Which nutrients help strengthen bone and joint health?
Choosing the right nutrients in your daily diet can help maintain strong bones, support cartilage and reduce the risk of inflammation and pain.
Here are eight essential nutrients that you should know to protect your bones and joints:
1. Omega-3 Fatty Acids
Omega-3 fatty acids have long been famous for their natural anti-inflammatory properties. Not only does it help reduce pain and restore joint function, Omega-3 also contributes to improving cardiovascular health, helping blood circulate better. In particular, for people with rheumatoid arthritis, Omega-3 supplementation can significantly improve symptom control.
You can easily supplement Omega-3 through foods such as fatty fish (salmon, tuna, sardines, mackerel), flaxseeds, walnuts or Japanese soybeans. Just adding a few fish meals or a handful of roasted flaxseeds to your weekly menu can make a big difference to your joint health.
2. Calcium
It’s impossible to talk about bone and joint health without mentioning calcium. Calcium is the main structural component of bones and teeth, playing an important role in muscle contraction and blood pressure regulation. When the body doesn’t get enough calcium, it will take calcium from the bones, leading to osteoporosis, one of the leading causes of fractures in the elderly.
In addition to dairy products such as milk, cheese, and yogurt, you can also find calcium in non-dairy foods such as dark green leafy vegetables (spinach, kale), soy milk, fortified almond milk, or tofu. Getting enough calcium every day not only keeps your bones strong, but also helps you stay more flexible over time.
3. Vitamin D
Calcium and vitamin D are the perfect pair in protecting your bones and joints. If you lack vitamin D, your body will not be able to absorb calcium effectively, leading to the risk of osteoporosis and joint-related diseases. Although sunlight is a natural source of vitamin D, too much exposure can be harmful to your skin and even increase your risk of cancer.
Therefore, focus on supplementing vitamin D from foods such as salmon, tuna, egg yolks, fortified milk, or orange juice.
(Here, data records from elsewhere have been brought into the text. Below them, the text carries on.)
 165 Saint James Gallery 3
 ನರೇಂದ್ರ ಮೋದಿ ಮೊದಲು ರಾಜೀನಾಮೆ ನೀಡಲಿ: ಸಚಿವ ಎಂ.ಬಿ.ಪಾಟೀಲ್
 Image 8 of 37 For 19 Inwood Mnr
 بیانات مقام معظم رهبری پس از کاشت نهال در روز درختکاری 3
On days with little sunlight or as you age, supplementing vitamin D from tablets is also an option to consider.

4. Vitamin C
Vitamin C is not only famous for its role in strengthening the immune system but also plays an important role in the formation of collagen, an essential component of cartilage. In addition, vitamin C also helps reduce the risk of inflammation and maintain joint elasticity.
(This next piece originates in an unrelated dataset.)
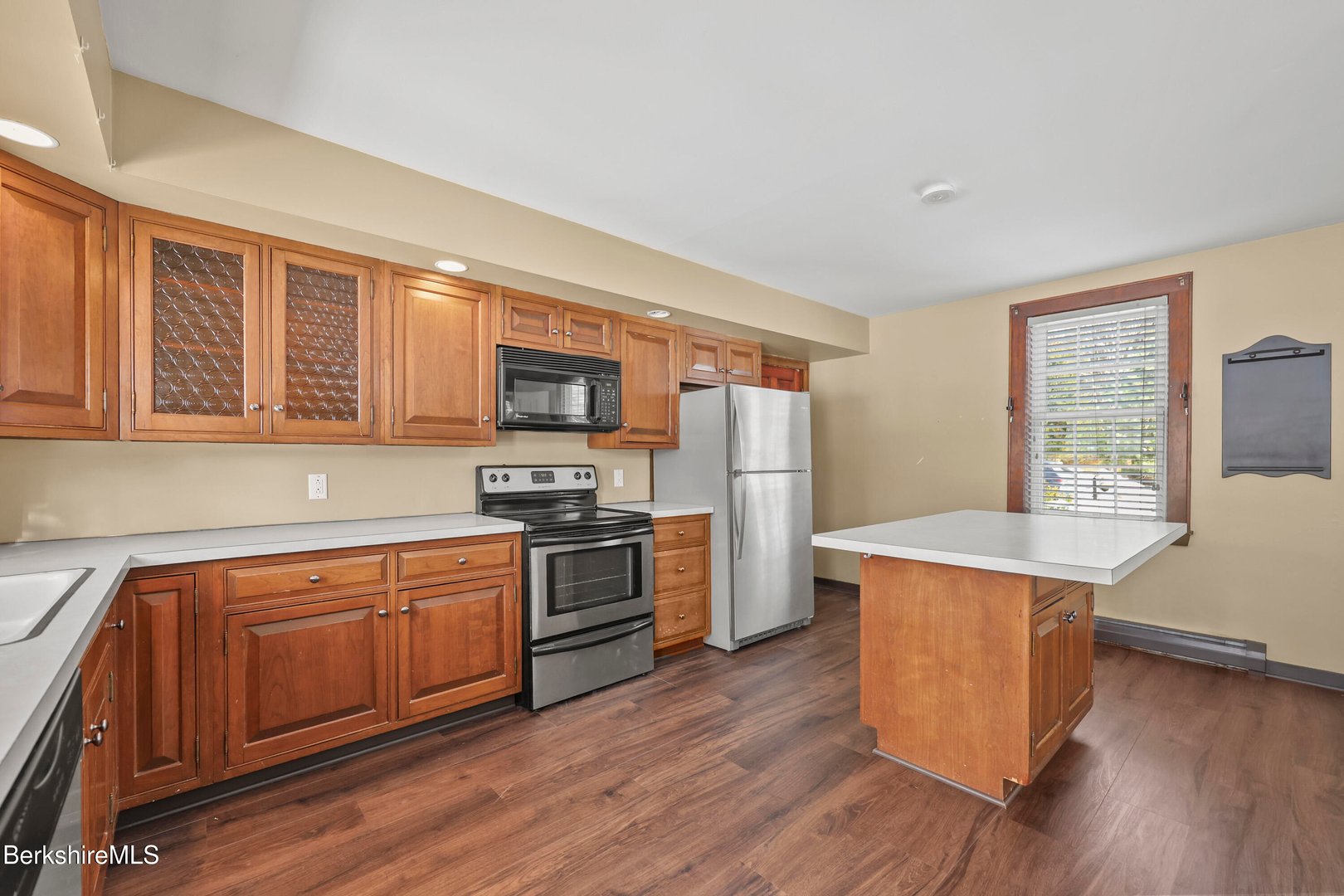 295 Blair Rd Photo 56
You can easily supplement vitamin C through fresh fruits such as oranges, grapefruit, strawberries, mangoes, pineapples or bell peppers. A glass of orange juice in the morning or a colorful fruit plate for a snack will help your body always be supplemented with this valuable source of nutrients.
5. Anthocyanin
Anthocyanin is a powerful antioxidant found in red and purple fruits. Not only does it bring eye-catching color to food, anthocyanin also has the ability to reduce the level of C-reactive protein in the body, an indicator of inflammation.
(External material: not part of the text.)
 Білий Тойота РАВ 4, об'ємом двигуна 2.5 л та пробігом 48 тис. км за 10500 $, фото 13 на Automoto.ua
Cherries, blueberries, raspberries, strawberries or purple grapes are all great sources of anthocyanin. A small bowl of fruit every day not only helps protect joints but also brings comprehensive benefits to the cardiovascular system and immune system.
6. Polyphenols
Polyphenols are a group of natural compounds with high anti-inflammatory and antioxidant properties, proven to slow the breakdown of joint cartilage, the main cause of osteoarthritis and pain.
You can enjoy the benefits of polyphenols by drinking green tea, black tea, oolong tea or matcha every day. Not only does it help relax, tea is also a great companion for bones and joints when you get old.
7. Sulforaphane
Sulforaphane is a natural compound found in cruciferous vegetables such as broccoli, cauliflower, Brussels sprouts or kale. Research shows that sulforaphane can inhibit enzymes that destroy cartilage and effectively reduce inflammation.
Just a few times a week, eat cruciferous vegetables, prepare them simply like steaming or lightly stir-frying with garlic, and you will be strengthening the natural protective layer for your joints.
8. Diallyl Disulfide
Diallyl disulfide is an organic sulfur compound found in garlic, onions and leeks. This active ingredient helps slow down cartilage damage and reduce the risk of osteoarthritis. A study has shown that people who eat a lot of garlic and onions have a lower risk of arthritis than those who consume less of these foods. Just adding a few cloves of garlic to your daily dishes, or adding onions to stir-fries, you have contributed a small part in protecting the health of your bones and joints in the long term.